In Venezuela, citizens have also endured the destruction of their economy under the leadership of Hugo Chávez and Nicolás Maduro, who promised prosperity but left behind one of the largest refugee crises in the world. Despite Venezuela’s vast oil wealth, the country has suffered one of the worst hyperinflation events in history. Millions have fled, but some took their savings in the form of Bitcoin, which began seeing widespread adoption in 2015 and now serves as a financial refuge for thousands. Similarly, in Belarus, where Aleksandr Lukashenko’s regime froze bank accounts and conducted financial surveillance operations during the 2020 protests, Bitcoin played a crucial role in keeping the protests alive, allowing people to exchange bitcoins for rubles to meet daily needs or save for the future.
Russia’s invasion of Ukraine also revealed another side of Bitcoin: money for refugees. With more than six million Ukrainians displaced — and Russians also fleeing their own government — traditional banking systems failed and fell short. However, Bitcoin continued to function wherever there was an internet connection, allowing people to send money across borders and help family and friends during the first chaotic days of the war when the fiat system was paralyzed.
In African countries such as Togo and Senegal, bound to the CFA franc — a colonial currency whose value has fallen by 99% over the past 75 years — people have found hope in Bitcoin. For tens of millions of people in this region, many of whom live under dictatorships, Bitcoin represents a form of peaceful protest — a means to build financial resistance outside a system that keeps them impoverished and to reclaim their individual sovereignty.
Even in so-called stable democracies, Bitcoin has served as a form of protest money.
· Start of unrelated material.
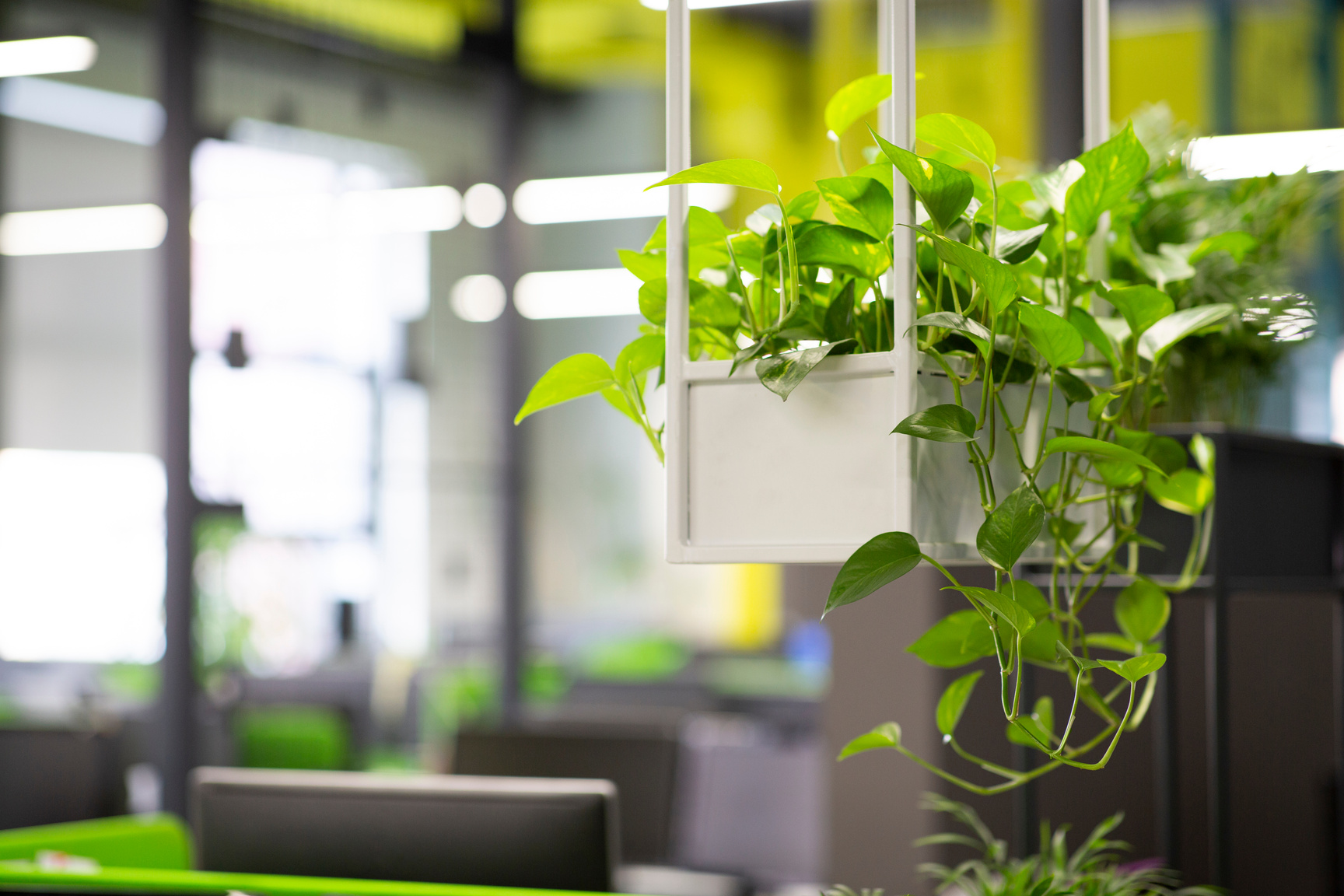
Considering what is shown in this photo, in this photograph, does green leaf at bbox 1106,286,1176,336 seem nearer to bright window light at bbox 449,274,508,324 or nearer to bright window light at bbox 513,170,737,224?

In 2010, when WikiLeaks exposed U.S. military documents, several governments pressured PayPal, Amazon, MasterCard, and Visa to isolate Julian Assange and his organization. Satoshi Nakamoto himself warned WikiLeaks not to use Bitcoin, fearing that too much attention could harm adoption and sink the project. Nevertheless, WikiLeaks embraced Bitcoin and was able to receive funding in a way that could not be stopped or censored by any authority.
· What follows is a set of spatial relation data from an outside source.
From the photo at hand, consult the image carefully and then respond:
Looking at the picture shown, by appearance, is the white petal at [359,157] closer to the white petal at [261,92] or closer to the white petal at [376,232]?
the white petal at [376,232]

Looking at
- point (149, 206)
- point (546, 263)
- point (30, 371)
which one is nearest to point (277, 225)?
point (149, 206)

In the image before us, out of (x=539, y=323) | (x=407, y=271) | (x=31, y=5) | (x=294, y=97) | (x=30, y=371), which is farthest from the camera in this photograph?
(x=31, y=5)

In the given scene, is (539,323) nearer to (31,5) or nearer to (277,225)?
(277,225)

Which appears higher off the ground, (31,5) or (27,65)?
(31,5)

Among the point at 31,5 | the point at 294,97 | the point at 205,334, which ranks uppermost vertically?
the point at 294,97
More than a decade later, in February 2022, the Canadian government demonstrated how fragile financial freedom can be even in a democracy when it decided to freeze the bank accounts of truckers protesting government mandates, accusing them of terrorism. Yet even in this situation, Bitcoin persisted, and a significant portion of the donations reached the truckers directly, peer-to-peer, after they had been banned from the banking system.
Across all these stories, the central theme remains the same: while governments freeze bank accounts, Bitcoin resists; while inflation destroys wealth, Bitcoin preserves it; while borders separate families, Bitcoin reunites them; while colonialism and dictatorships strip individuals of sovereignty, Bitcoin restores it. Over the past years and in the hardest circumstances, Bitcoin has proven to be a technology that upholds human rights, supports resistance, and preserves human dignity. It is protest money — a tool for the oppressed and a beacon of hope for a freer future.